Exosomes extracted from various cells can interact with target cells through various pathways, including endocytosis, direct binding, phagocytosis, and direct fusion, thereby producing specific therapeutic effects. For example, Jeongyeon Heo et al. found that material exchange between different cell types (including endothelial cells, vascular smooth muscle cells, and macrophages) through exosomes can improve atherosclerosis^[9].
Furthermore, exosomes also exhibit biological activity in diseases such as cancer, neurodegenerative disorders, metabolic diseases, as well as immune and inflammatory conditions.

Exosomes: Natural Drug Delivery Vehicles

Exosomes can be modified to target specific cells, carry various types of drugs, and possess superior ability to penetrate various tissue barriers (such as the blood-brain barrier), making them excellent natural drug delivery vehicles. In comparison, exosomes exhibit lower immunogenicity and significantly reduced toxicity compared to lipid nanoparticles (LNPs) (Table 2). Exosomes also demonstrate better drug encapsulation, controlled release, and in vivo biodistribution capabilities. Additionally, exosomes show 10 times higher adhesion and internalization within tumor cells compared to liposomes of the same size, indicating their higher targeting specificity for cancer.

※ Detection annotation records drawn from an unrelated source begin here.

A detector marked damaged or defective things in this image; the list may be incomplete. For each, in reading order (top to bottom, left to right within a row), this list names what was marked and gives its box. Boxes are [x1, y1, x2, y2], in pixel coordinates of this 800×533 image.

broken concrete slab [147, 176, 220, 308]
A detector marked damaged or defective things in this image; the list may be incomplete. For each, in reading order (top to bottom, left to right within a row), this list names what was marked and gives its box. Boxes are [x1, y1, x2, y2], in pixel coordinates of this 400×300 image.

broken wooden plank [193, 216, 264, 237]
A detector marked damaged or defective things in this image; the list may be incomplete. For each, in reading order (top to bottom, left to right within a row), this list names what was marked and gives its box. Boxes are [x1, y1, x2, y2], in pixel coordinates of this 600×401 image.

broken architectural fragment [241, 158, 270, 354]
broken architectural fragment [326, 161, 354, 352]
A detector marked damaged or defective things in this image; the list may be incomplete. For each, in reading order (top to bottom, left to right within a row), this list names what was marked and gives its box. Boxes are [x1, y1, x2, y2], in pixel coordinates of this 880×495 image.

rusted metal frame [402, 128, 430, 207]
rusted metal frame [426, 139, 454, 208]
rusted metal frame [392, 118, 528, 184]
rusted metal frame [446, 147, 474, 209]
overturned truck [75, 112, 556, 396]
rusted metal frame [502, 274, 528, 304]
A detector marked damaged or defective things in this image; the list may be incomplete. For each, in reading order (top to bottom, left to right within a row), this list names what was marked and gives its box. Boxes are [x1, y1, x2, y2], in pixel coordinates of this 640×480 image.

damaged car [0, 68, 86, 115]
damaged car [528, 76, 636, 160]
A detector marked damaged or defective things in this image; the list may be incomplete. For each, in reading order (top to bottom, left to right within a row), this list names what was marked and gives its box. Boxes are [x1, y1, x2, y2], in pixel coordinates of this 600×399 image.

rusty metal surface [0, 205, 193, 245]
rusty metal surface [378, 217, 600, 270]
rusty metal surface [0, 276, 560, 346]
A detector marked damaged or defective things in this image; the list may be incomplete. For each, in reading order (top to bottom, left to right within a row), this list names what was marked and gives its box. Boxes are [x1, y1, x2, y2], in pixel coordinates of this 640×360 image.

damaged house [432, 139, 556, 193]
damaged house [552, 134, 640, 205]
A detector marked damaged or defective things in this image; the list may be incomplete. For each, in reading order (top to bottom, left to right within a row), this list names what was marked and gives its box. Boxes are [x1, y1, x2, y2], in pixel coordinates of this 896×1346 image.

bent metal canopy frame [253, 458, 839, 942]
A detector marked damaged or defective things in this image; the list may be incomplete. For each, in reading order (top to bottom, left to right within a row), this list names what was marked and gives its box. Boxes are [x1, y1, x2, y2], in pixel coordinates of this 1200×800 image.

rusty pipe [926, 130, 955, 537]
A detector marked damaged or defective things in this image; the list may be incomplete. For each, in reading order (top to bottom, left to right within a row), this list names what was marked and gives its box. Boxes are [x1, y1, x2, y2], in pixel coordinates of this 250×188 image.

The potential of exosomes as drug delivery vehicles has been extensively researched. Preclinical studies demonstrate that engineered exosomes can efficiently and precisely deliver anti-tumor drugs to the tumor sites in mice, reducing treatment-related adverse reactions (Figure 6).

As shown in Figure 6, after intravenous injection, the engineered exosomes carrying drug molecules are guided to the tumor site by various targeting molecules. Subsequently, chemotherapeutic drugs (such as PTX), ncRNA (such as miR-551-3p), and immune molecules (such as siPDL1) are released into the tumor microenvironment (TME). Ultimately, the internalization of engineered exosomes leads to the death of tumor cells.